EXTRACTED MATERIAL:
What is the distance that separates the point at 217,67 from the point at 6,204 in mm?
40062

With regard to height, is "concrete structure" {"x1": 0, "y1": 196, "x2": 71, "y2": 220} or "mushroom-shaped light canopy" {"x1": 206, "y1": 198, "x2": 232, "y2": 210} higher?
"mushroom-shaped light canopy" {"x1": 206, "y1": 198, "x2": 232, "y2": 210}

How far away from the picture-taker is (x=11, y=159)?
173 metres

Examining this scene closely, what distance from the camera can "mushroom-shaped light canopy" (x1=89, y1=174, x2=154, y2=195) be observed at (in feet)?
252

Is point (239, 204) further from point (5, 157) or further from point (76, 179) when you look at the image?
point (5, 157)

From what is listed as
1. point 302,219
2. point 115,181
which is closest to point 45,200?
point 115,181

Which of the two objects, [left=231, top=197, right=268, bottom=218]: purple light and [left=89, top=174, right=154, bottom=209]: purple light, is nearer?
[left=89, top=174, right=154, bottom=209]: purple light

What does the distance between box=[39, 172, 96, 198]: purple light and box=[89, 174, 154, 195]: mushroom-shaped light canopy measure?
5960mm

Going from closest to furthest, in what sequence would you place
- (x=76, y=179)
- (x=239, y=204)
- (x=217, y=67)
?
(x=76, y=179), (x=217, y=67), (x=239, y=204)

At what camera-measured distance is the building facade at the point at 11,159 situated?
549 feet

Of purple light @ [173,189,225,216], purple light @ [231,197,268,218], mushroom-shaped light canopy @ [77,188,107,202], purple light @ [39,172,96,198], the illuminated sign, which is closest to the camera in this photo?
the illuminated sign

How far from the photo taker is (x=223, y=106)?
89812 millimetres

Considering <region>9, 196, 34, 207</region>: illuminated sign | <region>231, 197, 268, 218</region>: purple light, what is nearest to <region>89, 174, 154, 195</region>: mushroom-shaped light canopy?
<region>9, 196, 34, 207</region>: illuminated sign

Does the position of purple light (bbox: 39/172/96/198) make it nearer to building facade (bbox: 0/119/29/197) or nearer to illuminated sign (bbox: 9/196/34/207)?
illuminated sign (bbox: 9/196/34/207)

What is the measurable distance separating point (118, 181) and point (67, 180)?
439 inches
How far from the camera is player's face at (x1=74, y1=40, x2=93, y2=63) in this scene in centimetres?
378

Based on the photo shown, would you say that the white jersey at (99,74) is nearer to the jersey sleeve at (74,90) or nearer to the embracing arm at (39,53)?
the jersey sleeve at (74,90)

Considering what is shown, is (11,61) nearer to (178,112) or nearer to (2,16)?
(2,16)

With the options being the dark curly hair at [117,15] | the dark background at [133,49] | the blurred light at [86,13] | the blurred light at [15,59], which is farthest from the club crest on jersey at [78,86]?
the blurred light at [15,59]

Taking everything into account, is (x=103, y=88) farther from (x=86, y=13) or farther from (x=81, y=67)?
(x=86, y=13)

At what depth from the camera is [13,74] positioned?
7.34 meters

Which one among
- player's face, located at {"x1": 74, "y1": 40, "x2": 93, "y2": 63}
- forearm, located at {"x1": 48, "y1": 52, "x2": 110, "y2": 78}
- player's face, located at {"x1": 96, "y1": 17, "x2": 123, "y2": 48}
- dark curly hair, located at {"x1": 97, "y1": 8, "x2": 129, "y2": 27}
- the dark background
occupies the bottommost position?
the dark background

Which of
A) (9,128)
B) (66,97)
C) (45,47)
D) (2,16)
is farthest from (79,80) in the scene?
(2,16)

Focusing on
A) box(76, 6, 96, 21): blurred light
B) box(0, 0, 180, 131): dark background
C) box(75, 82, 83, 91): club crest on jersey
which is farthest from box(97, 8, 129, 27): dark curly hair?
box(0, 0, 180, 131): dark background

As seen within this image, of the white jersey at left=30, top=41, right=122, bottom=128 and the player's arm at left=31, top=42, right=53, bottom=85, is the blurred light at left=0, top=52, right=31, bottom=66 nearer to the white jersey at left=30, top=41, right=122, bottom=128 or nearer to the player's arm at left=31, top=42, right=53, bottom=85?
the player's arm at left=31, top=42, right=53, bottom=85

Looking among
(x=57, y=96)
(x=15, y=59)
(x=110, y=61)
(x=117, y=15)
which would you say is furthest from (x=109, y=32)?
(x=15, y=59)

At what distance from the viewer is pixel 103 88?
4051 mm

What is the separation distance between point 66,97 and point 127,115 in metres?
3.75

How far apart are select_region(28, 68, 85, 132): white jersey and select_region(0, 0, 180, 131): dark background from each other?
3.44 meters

STATED TASK:
Arrange the stretch of the listing from the line that contains "Considering what is" through the line that contains "7.34 meters" as a two-column CSV with the headers text and answer, one row per text-and-answer pair. Put each field in double quotes and replace any line breaks in it with spaces.

SOLUTION:
text,answer
"Considering what is shown, is (11,61) nearer to (178,112) or nearer to (2,16)?","(2,16)"
"With the options being the dark curly hair at [117,15] | the dark background at [133,49] | the blurred light at [86,13] | the blurred light at [15,59], which is farthest from the club crest on jersey at [78,86]?","the blurred light at [15,59]"
"Taking everything into account, is (x=103, y=88) farther from (x=86, y=13) or farther from (x=81, y=67)?","(x=86, y=13)"
"At what depth from the camera is [13,74] positioned?","7.34 meters"